Hypothalamic hamartoma (HH) can be syndromic (e.g. Pallister-Hall syndrome (PHS), HH and mesoaxial polydactyly) or non-syndromic. Most PHS cases have germline variants in GLI3, but a minority remain unresolved. Some non-syndromic HH cases have GLI3 mosaic variants in brain. PHS and non-syndromic HH are regarded as two separate GLI3-related disorders, clinically and genetically. Here we searched for mosaic variants in unsolved cases. High depth exome sequencing was performed on leukocyte-derived DNA in one unsolved PHS and 25 non-syndromic HH cases. We searched for mosaic variants in GLI3 and other HH associated genes. Mosaic variants were confirmed by droplet-digital PCR. The PHS case had a GLI3 stop-gain variant at 6.9% variant allele fraction (VAF). Two non-syndromic cases had GLI3 variants – a stop-gain (VAF 3.7%) and a frameshift (VAF 7.8%). One non-syndromic patient with 3.7% VAF in blood had 35.8% VAF in HH tissue. He had a vestigial extra digit removed adjacent to his left 5th finger. GLI3 mosaicism is associated with a phenotypic spectrum from PHS to HH with subtle extra PHS features, to isolated non-syndromic HH. High depth sequencing permits detection of low-level mosaicism, which is an important cause of both syndromic and non-syndromic HH.

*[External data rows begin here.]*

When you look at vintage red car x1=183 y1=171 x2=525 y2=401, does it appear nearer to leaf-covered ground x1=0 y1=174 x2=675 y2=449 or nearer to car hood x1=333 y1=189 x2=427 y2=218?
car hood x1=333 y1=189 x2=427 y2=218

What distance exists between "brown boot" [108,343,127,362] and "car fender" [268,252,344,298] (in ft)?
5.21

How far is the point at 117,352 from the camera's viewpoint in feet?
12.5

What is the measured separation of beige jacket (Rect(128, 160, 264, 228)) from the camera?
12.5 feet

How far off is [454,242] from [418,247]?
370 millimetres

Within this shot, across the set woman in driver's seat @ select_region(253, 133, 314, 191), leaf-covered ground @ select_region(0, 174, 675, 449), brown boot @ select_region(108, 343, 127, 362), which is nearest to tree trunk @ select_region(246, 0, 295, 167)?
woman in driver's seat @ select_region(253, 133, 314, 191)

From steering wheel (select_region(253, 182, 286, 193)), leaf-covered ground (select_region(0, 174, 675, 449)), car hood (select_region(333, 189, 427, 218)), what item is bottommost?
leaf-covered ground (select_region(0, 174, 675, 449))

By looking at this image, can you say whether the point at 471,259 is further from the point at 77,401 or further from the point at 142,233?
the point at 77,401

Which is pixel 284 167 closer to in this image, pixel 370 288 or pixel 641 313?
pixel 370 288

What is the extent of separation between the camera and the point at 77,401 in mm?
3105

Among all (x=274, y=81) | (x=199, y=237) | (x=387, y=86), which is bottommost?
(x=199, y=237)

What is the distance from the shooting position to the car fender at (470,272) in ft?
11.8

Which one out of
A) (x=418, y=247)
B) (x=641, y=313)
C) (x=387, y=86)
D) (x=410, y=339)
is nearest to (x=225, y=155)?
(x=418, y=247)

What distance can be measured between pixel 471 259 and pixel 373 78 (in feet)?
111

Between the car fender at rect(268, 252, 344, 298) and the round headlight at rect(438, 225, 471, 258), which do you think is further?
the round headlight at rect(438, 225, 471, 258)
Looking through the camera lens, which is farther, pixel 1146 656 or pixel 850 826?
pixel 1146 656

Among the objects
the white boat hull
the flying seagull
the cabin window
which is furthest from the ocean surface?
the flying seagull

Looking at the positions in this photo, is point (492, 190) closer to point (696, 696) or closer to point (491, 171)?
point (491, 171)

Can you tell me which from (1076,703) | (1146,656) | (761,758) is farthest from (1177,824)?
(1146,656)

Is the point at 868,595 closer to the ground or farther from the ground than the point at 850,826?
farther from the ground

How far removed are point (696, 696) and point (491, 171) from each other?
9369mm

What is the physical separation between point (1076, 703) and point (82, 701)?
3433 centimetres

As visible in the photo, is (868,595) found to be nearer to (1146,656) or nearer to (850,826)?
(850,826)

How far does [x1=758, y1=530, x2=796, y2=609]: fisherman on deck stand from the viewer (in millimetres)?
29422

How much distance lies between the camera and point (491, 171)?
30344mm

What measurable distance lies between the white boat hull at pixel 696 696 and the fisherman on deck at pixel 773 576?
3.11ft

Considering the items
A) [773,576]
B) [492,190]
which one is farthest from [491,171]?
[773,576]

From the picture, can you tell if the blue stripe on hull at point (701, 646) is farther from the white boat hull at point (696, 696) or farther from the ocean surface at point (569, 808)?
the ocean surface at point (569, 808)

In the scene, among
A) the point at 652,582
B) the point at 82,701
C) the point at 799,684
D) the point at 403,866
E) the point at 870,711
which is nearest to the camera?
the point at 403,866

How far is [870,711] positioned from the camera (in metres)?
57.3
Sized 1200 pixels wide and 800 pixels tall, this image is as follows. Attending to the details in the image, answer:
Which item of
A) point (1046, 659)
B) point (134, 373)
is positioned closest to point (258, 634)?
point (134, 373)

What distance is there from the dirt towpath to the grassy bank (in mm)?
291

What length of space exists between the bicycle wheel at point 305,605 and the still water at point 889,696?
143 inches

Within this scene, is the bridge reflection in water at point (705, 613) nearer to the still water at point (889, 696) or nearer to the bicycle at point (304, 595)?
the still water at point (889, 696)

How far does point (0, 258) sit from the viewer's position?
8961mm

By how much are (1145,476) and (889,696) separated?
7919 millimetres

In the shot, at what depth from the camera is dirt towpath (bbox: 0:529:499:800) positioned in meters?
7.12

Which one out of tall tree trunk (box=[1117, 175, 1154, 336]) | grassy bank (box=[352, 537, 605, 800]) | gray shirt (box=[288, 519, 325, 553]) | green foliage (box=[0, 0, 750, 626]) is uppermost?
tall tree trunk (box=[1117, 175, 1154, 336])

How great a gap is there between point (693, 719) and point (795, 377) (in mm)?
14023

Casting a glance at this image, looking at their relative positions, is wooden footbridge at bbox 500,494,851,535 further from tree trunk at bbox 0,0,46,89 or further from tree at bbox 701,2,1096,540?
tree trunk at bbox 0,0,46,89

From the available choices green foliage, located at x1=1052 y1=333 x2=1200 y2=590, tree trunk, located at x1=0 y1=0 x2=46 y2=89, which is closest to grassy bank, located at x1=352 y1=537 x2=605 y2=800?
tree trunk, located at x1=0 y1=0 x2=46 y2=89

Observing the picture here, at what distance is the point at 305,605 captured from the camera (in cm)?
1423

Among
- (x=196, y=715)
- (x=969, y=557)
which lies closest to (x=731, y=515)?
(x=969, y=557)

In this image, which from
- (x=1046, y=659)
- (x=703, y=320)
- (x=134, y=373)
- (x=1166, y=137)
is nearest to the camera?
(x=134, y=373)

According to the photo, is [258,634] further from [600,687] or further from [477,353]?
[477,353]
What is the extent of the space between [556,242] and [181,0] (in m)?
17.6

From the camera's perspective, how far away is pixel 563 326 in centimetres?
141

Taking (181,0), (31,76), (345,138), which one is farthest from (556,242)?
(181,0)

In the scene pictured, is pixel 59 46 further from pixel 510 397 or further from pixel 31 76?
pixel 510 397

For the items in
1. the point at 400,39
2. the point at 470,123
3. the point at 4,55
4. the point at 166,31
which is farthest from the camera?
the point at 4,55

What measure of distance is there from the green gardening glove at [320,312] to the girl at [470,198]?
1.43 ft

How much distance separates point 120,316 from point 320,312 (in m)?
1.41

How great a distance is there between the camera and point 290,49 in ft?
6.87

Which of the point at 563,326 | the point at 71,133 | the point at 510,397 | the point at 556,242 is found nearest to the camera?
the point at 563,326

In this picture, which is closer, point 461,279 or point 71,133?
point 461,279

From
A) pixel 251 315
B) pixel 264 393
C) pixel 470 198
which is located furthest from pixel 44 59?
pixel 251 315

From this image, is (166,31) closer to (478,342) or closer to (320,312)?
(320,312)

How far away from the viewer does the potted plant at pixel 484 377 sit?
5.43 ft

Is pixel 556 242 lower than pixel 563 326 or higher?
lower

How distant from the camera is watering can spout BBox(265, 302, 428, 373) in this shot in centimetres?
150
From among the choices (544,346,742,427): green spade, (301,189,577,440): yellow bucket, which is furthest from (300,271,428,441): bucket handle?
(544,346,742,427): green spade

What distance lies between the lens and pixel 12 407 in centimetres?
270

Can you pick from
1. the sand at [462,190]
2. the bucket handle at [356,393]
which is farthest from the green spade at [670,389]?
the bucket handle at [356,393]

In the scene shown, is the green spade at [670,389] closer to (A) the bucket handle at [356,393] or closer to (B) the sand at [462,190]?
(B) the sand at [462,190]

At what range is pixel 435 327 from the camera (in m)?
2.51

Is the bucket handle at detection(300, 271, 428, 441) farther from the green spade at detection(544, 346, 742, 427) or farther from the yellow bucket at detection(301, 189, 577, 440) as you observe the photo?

The role of non-coding variants in the pediatric genetic epilepsies
Gemma Carvill

For individuals with pediatric epilepsies without a molecular diagnosis, the genetic underpinnings are likely to be diverse, thus a creative and multi-faceted approach is required to identify causative genetic variants. This challenge is one of the major focuses of our group and we use short and long read genome sequencing to identify novel genetic etiologies outside of the coding regions. Here we will demonstrate how deletion of a long non-coding RNA, CHASERR, can lead to altered gene dosage of the known epilepsy gene, CHD2. We will describe the mechanism of action and the downstream effects of both too much/too little CHD2 and associated clinical and molecular phenotypes. Moreover, we reveal how aberrant splicing of a poison exon in SCN1A leads to haploinsufficiency and clinical phenotypes synonymous with classic truncating SCN1A variants. We will also describe our efforts to characterize poison exons across human brain development and detect other epilepsy-associated genes that harbor these exons, and disease-associated variants. Collectively, these new mechanisms of disease involving non-coding regions of the genome are likely to account for a significant proportion of unexplained cases of rare epilepsies. In addition, the discovery of these elements, and our understanding of how they control gene expression also presents a unique opportunity for gene targeting therapies.

 

The genetic architecture of the pediatric epilepsies
Laura Swanson

The widespread implementation of high-throughput DNA sequencing has revolutionized our understanding of the genetic basis of the pediatric epilepsies, especially the Developmental and epileptic encephalopathies (DEEs). We now know that ~50% of patients have a genetic diagnosis, and that over 300 genes have been identified. In most high-income countries, gene panel testing is available for all new onset epilepsy cases in infants, and young children. Meanwhile in low-middle income countries, these tests are more difficult to access, though several groups are developing targeted-strategies to address these inequities and restrictions to access. A genetic diagnosis is also changing the way we treat and care for patients with DEEs, and there is an exciting move towards precision therapies. At present, this primarily involves avoiding specific anti-seizure medications (ASMs), such as sodium channel blockers in SCN1A-related epilepsies, or recommending other ASMs, such as sodium channel blockers in SCN8A-related epilepsies. However, there is now also much enthusiasm from pharmaceutical and biotech companies in rare disease and gene-targeting approaches to curing DEEs. There are now several clinical trials, and these approaches have the ability to transform lives, by treating the cause, rather than the symptoms of seizures. Finally, the remaining 50% of patients do not have a known genetic cause and in this symposium, we discuss the numerous approaches to finding answers for patients.